RavenDB applies compression to one collection of documents at a time. RavenDB trains Zstd on the first few documents to create a dictionary, and that dictionary is then used to compress all further data that enters the collection.
Better yet, the database monitors the compression ratio of new documents. If the ratio falls below a certain threshold, RavenDB automatically trains a new dictionary on the most recently modified documents in the collection. If this new dictionary performs better than the last one, it replaces it. This means new data entering the collection continues to be compressed with no interruption, and the compression ratio remains above the threshold.
This entire process is transparent to the user. All you need to do is choose which collections to compress, and RavenDB does the rest. Zstd compression can also be applied to all document revisions in the database. Revisions are a record of every change made to every document in a database. They provide a way to track your data’s past, allowing you to restore old data or recover from an unexpected server failure.

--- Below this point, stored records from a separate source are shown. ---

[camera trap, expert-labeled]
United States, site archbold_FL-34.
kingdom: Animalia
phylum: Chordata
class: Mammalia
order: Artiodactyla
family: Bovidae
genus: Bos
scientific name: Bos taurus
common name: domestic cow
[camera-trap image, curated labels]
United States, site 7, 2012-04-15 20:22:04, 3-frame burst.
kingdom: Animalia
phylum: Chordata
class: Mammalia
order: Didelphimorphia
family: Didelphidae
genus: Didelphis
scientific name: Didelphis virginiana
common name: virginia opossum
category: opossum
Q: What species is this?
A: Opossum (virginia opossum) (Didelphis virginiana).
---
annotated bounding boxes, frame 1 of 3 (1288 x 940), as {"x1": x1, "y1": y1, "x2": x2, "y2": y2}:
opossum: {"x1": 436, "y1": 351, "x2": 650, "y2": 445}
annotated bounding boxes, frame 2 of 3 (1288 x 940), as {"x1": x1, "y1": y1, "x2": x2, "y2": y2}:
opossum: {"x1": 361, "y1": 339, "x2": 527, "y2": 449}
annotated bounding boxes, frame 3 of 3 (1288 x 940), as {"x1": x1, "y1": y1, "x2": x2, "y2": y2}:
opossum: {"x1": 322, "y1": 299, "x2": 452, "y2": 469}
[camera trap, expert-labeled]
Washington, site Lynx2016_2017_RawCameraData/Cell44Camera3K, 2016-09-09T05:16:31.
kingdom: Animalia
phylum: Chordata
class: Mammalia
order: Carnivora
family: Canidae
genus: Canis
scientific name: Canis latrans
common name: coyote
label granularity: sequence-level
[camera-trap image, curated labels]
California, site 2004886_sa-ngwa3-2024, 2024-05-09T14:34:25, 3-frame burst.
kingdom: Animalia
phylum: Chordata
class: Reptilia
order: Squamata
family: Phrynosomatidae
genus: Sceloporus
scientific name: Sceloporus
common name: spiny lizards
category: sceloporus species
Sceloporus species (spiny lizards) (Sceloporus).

Hopefully, this article gave you some insight into compression, both in general and in the context of database engines. And now you understand how RavenDB provides efficient compression for a wide range of scenarios, all with minimum fuss. It is one of the only major databases that have been this carefully designed with compression in mind. You can also see how a database’s choice of algorithm can be crucial: both to its own capabilities and to how the user can take advantage of it.
There are many free compression technologies available. But whenever you add something to your stack, it can easily result in unexpected compatibility issues. If you choose your database wisely, you won’t have to figure out compression on your own or pay through the nose for cloud resources. RavenDB’s mission in life is to give you ease and peace of mind. You can focus on your product, knowing that the data is well taken care of at the backend.